═══ RECORDS SUPPLIED

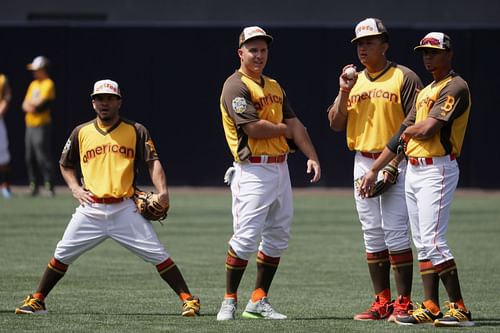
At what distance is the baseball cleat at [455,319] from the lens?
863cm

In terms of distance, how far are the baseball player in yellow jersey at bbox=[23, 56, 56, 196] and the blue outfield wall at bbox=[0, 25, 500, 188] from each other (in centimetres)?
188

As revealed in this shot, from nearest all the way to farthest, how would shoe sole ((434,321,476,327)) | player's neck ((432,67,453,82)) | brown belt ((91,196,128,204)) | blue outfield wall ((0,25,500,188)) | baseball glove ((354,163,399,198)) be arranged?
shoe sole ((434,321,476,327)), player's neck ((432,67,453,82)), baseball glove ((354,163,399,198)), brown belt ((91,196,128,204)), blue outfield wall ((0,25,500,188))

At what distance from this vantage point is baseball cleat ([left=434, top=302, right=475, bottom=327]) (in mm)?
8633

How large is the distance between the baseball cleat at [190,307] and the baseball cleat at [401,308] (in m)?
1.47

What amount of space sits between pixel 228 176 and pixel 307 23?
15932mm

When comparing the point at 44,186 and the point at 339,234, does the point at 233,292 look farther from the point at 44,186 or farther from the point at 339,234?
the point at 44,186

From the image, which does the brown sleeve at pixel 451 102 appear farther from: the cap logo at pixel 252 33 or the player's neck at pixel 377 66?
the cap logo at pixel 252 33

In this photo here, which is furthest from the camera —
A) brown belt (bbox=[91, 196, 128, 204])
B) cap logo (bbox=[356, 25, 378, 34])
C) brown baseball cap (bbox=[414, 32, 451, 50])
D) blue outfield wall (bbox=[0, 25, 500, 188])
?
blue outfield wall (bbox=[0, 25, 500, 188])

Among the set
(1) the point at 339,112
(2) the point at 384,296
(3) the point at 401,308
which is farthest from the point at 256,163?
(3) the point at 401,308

══════
═══ RECORDS SUPPLIED

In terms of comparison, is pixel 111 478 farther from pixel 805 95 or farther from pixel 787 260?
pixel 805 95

══════
═══ RECORDS SUPPLIED

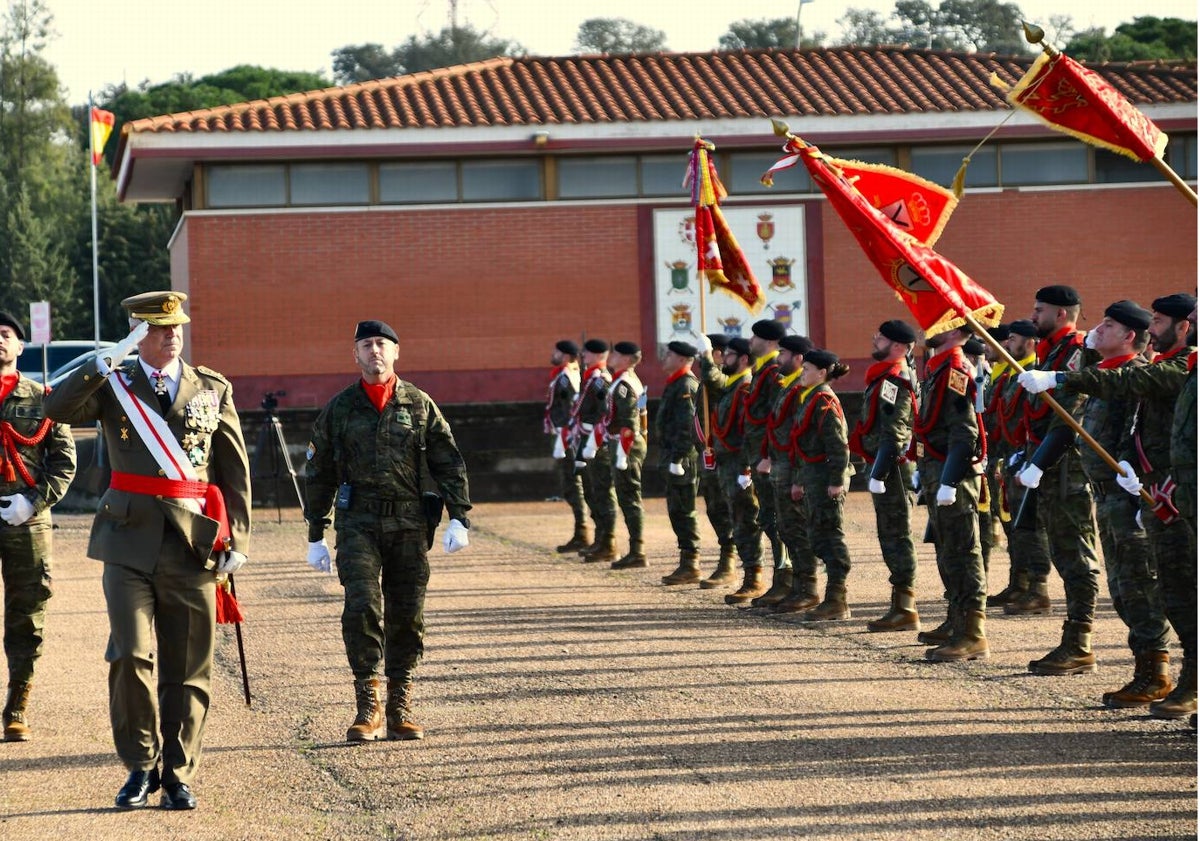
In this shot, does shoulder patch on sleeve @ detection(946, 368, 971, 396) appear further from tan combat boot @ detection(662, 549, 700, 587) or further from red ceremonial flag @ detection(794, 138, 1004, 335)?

══════

• _SET TASK_
From the entries above, pull out every line that contains the word "point".

• _FULL SOLUTION_
At what distance from this vantage point is baseball cleat ([left=434, top=302, right=475, bottom=327]) (in mm)?
When comparing the point at 44,186 and the point at 339,234, does the point at 233,292 look farther from the point at 44,186 or farther from the point at 339,234?
the point at 44,186
(1) the point at 339,112
(2) the point at 384,296
(3) the point at 401,308
which is farthest from the point at 256,163?
(3) the point at 401,308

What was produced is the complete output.